Those who heavily rely on both traditional monolingual and bilingual English dictionaries to look up meanings of a new word may often find little information about how a word co-occurs with other words in a natural context of use.
The meaning of a word can be unambiguously understood if we understand a word as a unified unit, and if its instances of use from naturally occurring sources are clear.
With the progress of information technology, a collection of natural occurrences of words from both spoken and written medium can now be easily accessed via the Internet. This collection, known as a corpus (or corpora, its plural form), has been widely used for pedagogical purposes.
One of its purposes is for the teaching of the English language to non-native speakers worldwide. The availability of corpora has in fact benefited teachers in designing teaching materials.
Rather than basing their pedagogical decisions solely on the dictionary and textbooks, which are mostly designed based on intuition, teachers can now ground their decisions on actual patterns of language use that are well-documented in corpora. The argument proposed in favor of the use of corpora is that they are a more reliable guide than the intuition of native speakers.
While most traditional dictionaries and textbooks often fall short of information related to language use in terms of varied registers (i.e. academic, journalistic, news, literary), formality (i.e. colloquial, formal, frozen), and frequency of use (i.e. high or low frequency), corpora can remedy this limitation by providing rich insights into these aspects of language use.
Among the available online corpora are the British National Corpus (BNC), the Lancaster/Oslo-Bergen (LOB) Corpus, the Helsinki Corpus of English Texts, the Cambridge and Nottingham Corpus of Discourse in English (CANCODE), the International Corpus of Learner English (ICLE), and the Michigan Corpus of Academic Spoken English (MICASE).
A noncommercial corpus which can be readily accessed is Mark Davis’ Corpus of Contemporary American Corpus (COCA), which is freely available online at www.americancorpus.org. Users can register simply by typing in their email addresses and a password.
This corpus offers the frequency of word occurrences in an assortment of registers such as spoken, fiction, newspaper, magazine and academic. The search string displays word(s) one wishes to type; collocates, to which a word can co-occur; and a post list, a list of word class one wishes to search. To activate both collocates and post list, one can simply click them.
How can we apply the use of a corpus in searching for a word, for which a dictionary does not provide a sufficient account for its patterning?
Let’s take commonly spoken phrases such as think of and think about. It has been observed that non-native English find difficulties in understanding how these two phrases are used (with which lexical units they can co-occur) and what exactly they mean.

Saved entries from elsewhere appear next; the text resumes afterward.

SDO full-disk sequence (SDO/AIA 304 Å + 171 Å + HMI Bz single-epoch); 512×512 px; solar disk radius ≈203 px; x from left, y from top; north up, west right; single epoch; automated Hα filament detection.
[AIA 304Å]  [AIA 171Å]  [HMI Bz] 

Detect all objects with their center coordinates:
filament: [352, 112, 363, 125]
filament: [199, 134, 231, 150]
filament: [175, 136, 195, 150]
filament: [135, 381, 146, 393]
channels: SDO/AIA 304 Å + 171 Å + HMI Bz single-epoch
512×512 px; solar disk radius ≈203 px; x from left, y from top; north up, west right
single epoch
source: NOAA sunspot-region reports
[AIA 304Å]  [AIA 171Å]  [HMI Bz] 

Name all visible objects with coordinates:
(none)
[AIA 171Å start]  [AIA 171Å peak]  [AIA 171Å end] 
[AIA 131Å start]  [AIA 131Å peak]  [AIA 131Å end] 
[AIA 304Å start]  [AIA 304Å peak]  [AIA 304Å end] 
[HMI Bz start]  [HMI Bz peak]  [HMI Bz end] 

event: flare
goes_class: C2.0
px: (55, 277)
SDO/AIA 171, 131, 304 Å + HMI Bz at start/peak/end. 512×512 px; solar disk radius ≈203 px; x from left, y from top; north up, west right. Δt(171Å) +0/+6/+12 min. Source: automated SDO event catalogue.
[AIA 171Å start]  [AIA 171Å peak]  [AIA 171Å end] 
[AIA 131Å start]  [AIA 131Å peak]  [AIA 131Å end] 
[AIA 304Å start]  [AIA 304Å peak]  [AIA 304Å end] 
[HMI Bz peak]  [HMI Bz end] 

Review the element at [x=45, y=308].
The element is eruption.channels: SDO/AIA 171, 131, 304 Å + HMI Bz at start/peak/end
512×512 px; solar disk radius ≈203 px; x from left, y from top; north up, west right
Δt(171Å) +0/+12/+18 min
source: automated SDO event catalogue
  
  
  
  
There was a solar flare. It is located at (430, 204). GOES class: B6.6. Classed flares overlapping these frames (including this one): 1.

A corpus of informal spoken conversation, for example, will display numerous examples of use of these two distinct phrases, from which the users can see their range of syntactic patterning, and can eventually interpret their distinct meanings. These phrases are displayed in bold at the center of the screen, known as the node word.
Given the shortcoming of most traditional dictionaries, lexicographers are now aware that they should reduce their reliance on native speakers’ intuition in dictionary making, and create contemporary user dictionaries by incorporating insights from corpus studies. This certainly adds to the rigor of the dictionary making process.
Yet, due to the limited space a printed dictionary allows, only few instances of natural language use can be included. Thus, corpora can be considered a perfect supplement to this space limitation.